ある老姉妹の静かな一日を描いています。
老いた人達の話だからなのか、物語に大した起伏がなく平坦な印象を受け、はっきり言って面白いと感じるものではありませんでした。
でもね、ちょっと不思議な映画なんです。
確かに面白いとは思わないしストーリーは単調なものなんだけど、観ていて飽きることはなかったんです。
あのゆったりゆったりとした雰囲気が、とても心地良くて。
多分あのゆったり感は、大勢の人が思い描いている理想の老後のイメージをそのまま表現しているのだと思う。
自分が年老いたらこれくらいの時間の流れで過ごしたいという願望を、映画で形にしている感じ。

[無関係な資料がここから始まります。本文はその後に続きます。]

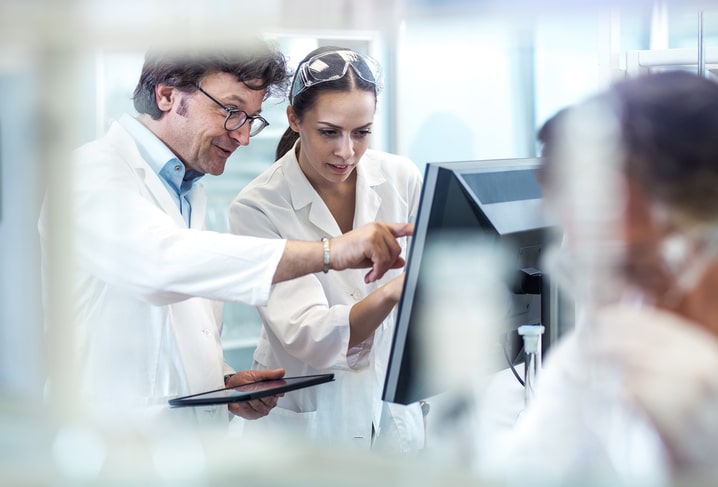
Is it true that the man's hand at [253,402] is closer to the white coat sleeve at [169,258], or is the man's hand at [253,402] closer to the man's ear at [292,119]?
the white coat sleeve at [169,258]

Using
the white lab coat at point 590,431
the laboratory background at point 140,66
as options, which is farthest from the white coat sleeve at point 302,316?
the white lab coat at point 590,431

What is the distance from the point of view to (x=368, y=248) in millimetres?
1333

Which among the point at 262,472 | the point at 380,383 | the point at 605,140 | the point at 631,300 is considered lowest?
Answer: the point at 380,383

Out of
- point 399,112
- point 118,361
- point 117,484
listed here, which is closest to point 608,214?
point 117,484

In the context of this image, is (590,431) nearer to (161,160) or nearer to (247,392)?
(247,392)

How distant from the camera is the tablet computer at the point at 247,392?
112 cm

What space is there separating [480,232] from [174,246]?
481 mm

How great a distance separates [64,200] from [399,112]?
6.21ft

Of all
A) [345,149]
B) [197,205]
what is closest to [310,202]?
[345,149]

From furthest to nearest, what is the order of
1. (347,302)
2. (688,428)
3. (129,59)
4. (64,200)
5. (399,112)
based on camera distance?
(399,112)
(347,302)
(129,59)
(64,200)
(688,428)

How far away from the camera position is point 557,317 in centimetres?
77

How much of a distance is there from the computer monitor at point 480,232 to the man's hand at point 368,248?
0.27 m

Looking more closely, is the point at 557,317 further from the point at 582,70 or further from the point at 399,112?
the point at 399,112

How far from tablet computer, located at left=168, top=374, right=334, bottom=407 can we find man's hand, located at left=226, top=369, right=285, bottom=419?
0.02m
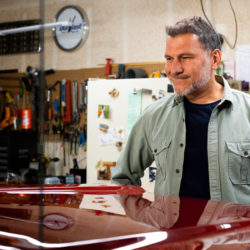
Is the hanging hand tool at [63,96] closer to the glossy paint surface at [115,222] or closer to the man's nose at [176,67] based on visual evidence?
the man's nose at [176,67]

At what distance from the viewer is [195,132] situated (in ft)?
4.09

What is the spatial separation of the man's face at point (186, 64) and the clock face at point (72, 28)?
119 inches

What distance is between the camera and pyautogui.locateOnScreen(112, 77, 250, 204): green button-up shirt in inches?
45.4

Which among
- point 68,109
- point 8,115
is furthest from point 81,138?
point 8,115

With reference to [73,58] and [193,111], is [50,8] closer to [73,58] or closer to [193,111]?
[73,58]

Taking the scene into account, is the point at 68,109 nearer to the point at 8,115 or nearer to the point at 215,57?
the point at 8,115

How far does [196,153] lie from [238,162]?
12 cm

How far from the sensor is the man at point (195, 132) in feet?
3.80

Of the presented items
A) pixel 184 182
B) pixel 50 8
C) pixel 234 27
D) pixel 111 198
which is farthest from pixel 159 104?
pixel 50 8

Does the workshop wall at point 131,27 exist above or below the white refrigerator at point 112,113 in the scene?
above

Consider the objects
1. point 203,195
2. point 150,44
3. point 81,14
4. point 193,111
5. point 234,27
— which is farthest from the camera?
point 81,14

自分が思い描く理想の時間の概念だから、退屈しないのかも。
映像の方は少し落ち着いた感じの色調で、でも鮮やかな色は強く目を惹いて、海の色やブルーのドレスが本当に綺麗でした。
それに姉妹が住む家が、とても魅力的に映っているんですよね。ああいうところ、住みたい。
年老いた人たちもとても美しく撮っていて、サラのつぶらな瞳やリビーの見事な白銀の髪がすごく印象的。
特にリビー役のベティ・デイビスは、「ジェーンに何が起こったか?」から醸し出しされていた脂ぎった荒々しさがこの映画からは感じられず、白髪のせいなのかとても透き通った印象を受けました。
とにかく、いろんな面で「よぼよぼのお年寄りになるのも悪くないな〜」と夢見させる(オイ)力がある映画です。
少し疲れ気味の時に見れば、きっと癒しになるはずです。